A la suite de l’article 2 ter nouveau, est inséré un article 2 quater nouveau ainsi rédigé :
« Art. 2 quater. – Des modifications (échanges, flexibilité inter-zones, flexibilité inter-annuelle, etc.) peuvent affecter tout ou partie des sous-quotas découlant de la répartition figurant en annexe.
« Si ces modifications sont effectuées à l’initiative d’une ou plusieurs organisations de producteurs, elles doivent être notifiées au ministre chargé de la pêche maritime. »

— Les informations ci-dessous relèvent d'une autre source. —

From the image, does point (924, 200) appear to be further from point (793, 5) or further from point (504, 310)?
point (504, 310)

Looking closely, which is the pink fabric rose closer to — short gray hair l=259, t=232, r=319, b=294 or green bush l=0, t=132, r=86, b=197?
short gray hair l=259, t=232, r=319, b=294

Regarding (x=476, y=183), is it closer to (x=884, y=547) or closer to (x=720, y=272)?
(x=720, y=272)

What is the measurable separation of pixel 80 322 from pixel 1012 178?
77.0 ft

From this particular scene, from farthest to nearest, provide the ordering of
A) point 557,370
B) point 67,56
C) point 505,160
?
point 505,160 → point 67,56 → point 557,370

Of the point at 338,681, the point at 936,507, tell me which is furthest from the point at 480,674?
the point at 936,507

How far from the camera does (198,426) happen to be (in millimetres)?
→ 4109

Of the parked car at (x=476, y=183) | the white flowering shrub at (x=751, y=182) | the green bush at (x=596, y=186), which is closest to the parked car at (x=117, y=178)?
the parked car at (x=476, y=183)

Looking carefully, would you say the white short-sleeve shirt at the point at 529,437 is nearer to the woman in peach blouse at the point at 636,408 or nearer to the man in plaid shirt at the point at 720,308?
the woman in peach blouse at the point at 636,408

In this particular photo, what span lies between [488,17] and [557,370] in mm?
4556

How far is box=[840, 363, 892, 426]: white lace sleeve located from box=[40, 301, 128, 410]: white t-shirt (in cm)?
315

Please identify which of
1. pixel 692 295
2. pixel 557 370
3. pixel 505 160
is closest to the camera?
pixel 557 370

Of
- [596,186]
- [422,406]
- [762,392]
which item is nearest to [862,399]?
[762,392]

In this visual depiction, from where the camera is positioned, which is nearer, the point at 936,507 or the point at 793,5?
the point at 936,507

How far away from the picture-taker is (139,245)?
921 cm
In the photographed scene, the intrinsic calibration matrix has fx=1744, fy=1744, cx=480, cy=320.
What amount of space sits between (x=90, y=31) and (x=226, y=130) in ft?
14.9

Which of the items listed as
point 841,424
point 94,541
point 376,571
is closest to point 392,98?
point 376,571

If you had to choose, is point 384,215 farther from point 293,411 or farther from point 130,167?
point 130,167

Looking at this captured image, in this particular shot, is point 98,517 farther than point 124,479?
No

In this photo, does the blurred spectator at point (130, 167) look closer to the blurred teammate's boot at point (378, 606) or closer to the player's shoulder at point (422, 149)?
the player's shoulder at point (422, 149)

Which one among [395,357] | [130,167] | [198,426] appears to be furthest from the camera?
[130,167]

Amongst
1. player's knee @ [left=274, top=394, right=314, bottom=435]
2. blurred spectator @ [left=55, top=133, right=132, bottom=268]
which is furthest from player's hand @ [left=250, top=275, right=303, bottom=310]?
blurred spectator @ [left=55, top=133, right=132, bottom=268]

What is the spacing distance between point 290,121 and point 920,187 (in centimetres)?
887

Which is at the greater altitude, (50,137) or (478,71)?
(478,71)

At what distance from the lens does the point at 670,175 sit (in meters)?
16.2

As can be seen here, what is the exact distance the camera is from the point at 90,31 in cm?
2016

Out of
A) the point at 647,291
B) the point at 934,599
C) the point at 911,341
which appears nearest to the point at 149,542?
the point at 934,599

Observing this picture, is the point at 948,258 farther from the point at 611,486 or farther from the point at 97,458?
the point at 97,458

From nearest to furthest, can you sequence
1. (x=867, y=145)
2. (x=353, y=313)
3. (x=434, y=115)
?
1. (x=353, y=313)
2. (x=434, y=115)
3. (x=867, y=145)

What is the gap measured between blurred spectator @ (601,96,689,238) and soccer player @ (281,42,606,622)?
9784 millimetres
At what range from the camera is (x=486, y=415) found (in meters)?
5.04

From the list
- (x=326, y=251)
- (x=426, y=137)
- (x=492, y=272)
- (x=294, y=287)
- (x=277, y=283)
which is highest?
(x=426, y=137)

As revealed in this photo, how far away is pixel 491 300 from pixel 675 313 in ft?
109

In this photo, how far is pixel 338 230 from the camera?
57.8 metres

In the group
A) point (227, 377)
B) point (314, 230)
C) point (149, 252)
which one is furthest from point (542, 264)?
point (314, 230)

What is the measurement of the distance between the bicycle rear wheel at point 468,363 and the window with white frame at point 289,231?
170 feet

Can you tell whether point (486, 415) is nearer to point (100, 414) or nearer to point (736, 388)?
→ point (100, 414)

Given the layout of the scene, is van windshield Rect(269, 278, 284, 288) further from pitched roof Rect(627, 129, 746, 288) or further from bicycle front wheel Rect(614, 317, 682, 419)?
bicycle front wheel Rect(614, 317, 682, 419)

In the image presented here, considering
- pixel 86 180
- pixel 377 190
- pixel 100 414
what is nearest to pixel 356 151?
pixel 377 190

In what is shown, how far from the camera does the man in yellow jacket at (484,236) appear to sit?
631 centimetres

L’article 3 de l’arrêté du 29 décembre 2025 susvisé est remplacé par les dispositions suivantes :
« Art. 3. – Dans les zones CIEM II a, V b, VI, VII, VIII a, b, d, e, XII, XIV, le débarquement de maquereau (Scomber scombrus) par navire non-adhérent à une organisation de producteurs est autorisé :
« a) Dans la limite de 20 kg par jour et de 100 kg par mois pour les navires immatriculés dans un quartier maritime de Bretagne ;
« b) Dans la limite de 300 kg par semaine pour les navires immatriculés dans un quartier maritime de Normandie et à partir du 15 mai 2026. A compter de cette date la pêche est fermée le vendredi et le samedi. »
Le directeur général des affaires maritimes, de la pêche et de l’aquaculture et les préfets de régions concernés sont chargés, chacun en ce qui le concerne, de l’exécution du présent arrêté, qui sera publié au Journal officiel de la République française.